Dataset items:

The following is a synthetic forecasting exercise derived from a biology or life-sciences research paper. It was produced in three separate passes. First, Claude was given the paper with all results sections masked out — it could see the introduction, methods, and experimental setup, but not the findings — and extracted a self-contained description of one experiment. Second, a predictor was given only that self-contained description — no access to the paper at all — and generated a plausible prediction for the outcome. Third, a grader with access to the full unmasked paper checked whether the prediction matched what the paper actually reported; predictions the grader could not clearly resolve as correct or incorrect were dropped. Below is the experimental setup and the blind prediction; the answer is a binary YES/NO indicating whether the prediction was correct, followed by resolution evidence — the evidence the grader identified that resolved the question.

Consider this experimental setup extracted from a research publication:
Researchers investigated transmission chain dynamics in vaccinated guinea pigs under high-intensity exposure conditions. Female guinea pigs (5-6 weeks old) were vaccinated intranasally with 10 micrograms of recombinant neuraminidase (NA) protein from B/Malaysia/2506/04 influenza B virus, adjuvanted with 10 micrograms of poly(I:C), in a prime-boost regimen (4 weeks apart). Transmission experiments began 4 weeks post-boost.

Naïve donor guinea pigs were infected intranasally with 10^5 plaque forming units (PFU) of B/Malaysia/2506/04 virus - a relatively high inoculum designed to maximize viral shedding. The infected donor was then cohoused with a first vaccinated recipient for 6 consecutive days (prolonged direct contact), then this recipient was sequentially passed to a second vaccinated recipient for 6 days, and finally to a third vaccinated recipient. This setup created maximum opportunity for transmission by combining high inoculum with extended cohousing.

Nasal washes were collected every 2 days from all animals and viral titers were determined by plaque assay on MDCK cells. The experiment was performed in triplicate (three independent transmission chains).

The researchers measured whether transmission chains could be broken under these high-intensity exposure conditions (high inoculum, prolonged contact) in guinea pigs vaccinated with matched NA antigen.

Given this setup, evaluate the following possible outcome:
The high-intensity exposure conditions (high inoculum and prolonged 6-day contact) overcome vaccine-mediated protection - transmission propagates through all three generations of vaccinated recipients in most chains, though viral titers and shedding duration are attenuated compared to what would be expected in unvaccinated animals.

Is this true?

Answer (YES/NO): YES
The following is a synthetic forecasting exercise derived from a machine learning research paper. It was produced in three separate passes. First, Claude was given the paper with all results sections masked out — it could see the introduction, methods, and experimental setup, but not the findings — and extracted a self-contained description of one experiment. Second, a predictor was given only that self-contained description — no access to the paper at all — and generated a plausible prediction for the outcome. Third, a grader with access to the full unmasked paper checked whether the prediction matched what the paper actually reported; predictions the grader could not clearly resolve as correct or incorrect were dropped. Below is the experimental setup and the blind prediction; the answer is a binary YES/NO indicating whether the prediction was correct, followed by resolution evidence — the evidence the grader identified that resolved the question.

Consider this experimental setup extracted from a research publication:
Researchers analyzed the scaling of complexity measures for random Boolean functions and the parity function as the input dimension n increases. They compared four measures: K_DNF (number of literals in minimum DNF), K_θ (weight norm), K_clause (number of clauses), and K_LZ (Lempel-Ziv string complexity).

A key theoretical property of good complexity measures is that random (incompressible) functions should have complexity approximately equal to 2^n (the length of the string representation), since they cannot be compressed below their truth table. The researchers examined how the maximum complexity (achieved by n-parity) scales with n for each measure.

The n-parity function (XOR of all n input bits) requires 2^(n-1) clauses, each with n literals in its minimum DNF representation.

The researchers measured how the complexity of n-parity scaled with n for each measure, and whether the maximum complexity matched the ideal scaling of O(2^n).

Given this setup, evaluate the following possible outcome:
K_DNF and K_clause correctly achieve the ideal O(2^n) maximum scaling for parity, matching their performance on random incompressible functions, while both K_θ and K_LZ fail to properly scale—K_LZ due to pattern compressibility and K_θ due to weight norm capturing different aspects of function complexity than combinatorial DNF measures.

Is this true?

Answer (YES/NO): NO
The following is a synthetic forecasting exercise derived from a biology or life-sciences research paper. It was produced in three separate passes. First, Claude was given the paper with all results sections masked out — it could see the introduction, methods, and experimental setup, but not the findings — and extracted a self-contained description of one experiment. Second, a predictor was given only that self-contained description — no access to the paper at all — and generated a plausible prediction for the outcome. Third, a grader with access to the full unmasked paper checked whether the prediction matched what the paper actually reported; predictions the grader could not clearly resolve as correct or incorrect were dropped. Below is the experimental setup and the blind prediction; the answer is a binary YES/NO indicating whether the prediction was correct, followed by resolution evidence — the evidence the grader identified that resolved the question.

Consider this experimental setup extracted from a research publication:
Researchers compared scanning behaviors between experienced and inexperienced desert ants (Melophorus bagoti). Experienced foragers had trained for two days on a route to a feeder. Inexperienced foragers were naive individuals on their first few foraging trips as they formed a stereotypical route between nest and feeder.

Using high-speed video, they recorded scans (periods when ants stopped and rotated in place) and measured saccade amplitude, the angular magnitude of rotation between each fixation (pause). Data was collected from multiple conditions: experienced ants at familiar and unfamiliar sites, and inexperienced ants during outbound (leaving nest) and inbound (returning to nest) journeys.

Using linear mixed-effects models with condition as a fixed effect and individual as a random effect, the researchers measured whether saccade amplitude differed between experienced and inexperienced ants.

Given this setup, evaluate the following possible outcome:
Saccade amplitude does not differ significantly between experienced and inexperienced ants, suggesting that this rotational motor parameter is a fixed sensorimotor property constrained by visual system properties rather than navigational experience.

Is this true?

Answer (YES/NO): NO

▶ **Work instructions**
From the records above, copy out the line with "from a machine", the line with "Researchers analyzed the", and every line between them, word for word.

▶ **The answer**
The following is a synthetic forecasting exercise derived from a machine learning research paper. It was produced in three separate passes. First, Claude was given the paper with all results sections masked out — it could see the introduction, methods, and experimental setup, but not the findings — and extracted a self-contained description of one experiment. Second, a predictor was given only that self-contained description — no access to the paper at all — and generated a plausible prediction for the outcome. Third, a grader with access to the full unmasked paper checked whether the prediction matched what the paper actually reported; predictions the grader could not clearly resolve as correct or incorrect were dropped. Below is the experimental setup and the blind prediction; the answer is a binary YES/NO indicating whether the prediction was correct, followed by resolution evidence — the evidence the grader identified that resolved the question.

Consider this experimental setup extracted from a research publication:
Researchers analyzed the scaling of complexity measures for random Boolean functions and the parity function as the input dimension n increases. They compared four measures: K_DNF (number of literals in minimum DNF), K_θ (weight norm), K_clause (number of clauses), and K_LZ (Lempel-Ziv string complexity).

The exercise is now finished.